Mohsin Uddin Ahmed BB, psc (মহসীন উদ্দীন আহমেদ) was a brigadier general of the Bangladesh Army and recipient of Bir Bikrom, the third highest gallantry award of Bangladesh, for his actions during the Bangladesh Liberation War. He was the most senior official of the Bangladesh Army executed for the assassination of Ziaur Rahman.

== Early life ==
Ahmed was born on 24 December 1939 in Sreenagar Upazila, Bikrampur District, East Bengal, British India. His father was Mohiuddin Ahmed, and mother was Begum Nurunnahar. He was married to Hosne Ara. While doing his master's in geography, he joined the Pakistan Army in 1963.

== Career ==
Ahmed received his commission in the 3rd East Bengal Regiment of the Pakistan Army in 1965.

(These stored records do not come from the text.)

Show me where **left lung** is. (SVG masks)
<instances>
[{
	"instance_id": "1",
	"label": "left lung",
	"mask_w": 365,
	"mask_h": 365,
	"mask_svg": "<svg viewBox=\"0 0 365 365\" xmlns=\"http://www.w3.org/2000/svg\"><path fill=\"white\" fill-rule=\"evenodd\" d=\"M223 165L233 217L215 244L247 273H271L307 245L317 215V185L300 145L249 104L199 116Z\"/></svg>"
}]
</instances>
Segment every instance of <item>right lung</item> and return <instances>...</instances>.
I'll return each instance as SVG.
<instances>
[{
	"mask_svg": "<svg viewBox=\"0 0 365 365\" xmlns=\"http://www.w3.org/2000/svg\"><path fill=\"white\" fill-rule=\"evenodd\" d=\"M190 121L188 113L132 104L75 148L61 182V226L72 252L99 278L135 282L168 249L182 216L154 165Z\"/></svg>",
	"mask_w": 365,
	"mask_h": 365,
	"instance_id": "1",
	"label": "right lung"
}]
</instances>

On 26 March 1971, Ahmed was the adjutant of the East Bengal Center in Chittagong District when Operation Searchlight was launched by the Pakistan Army. He deserted the army and fought for Bangladesh in the Bangladesh Liberation War. He served in the 3rd East Bengal of the Z forces commanded by Major Ziaur Rahman. He commanded a company during the war based in India. He fought a number of skirmishes during the war, most notably at Tengratila in Sunamganj District. He received Bir Bikrom for his role in the war. He was promoted to brigadier in 1978.

== Death ==
Ahmed was serving as the commander of the 69th Infantry Brigade in Chittagong when the assassination of Ziaur Rahman, president of Bangladesh, took place in Chittagong on 30 May 1981. He was arrested on 2 June, tried in a court martial by Major General Abdur Rahman, and executed on 23 September 1981 in Rajshahi Central Jail. The prosecutors at the trial were Colonel A.M.S.A. Amin, Lieutenant Colonel Abu Nayeem Amin Ahmed, and Brigadier General Nazirul Aziz Chishti. His defence team was composed of Brigadier General M. Anwar Hossain, Colonel Mohammad Ainuddin, and Lieutenant Colonel Syed Muhammad Ibrahim. The trial lasted 17 days, after which 12 officers were hanged. He was buried in Banani graveyard.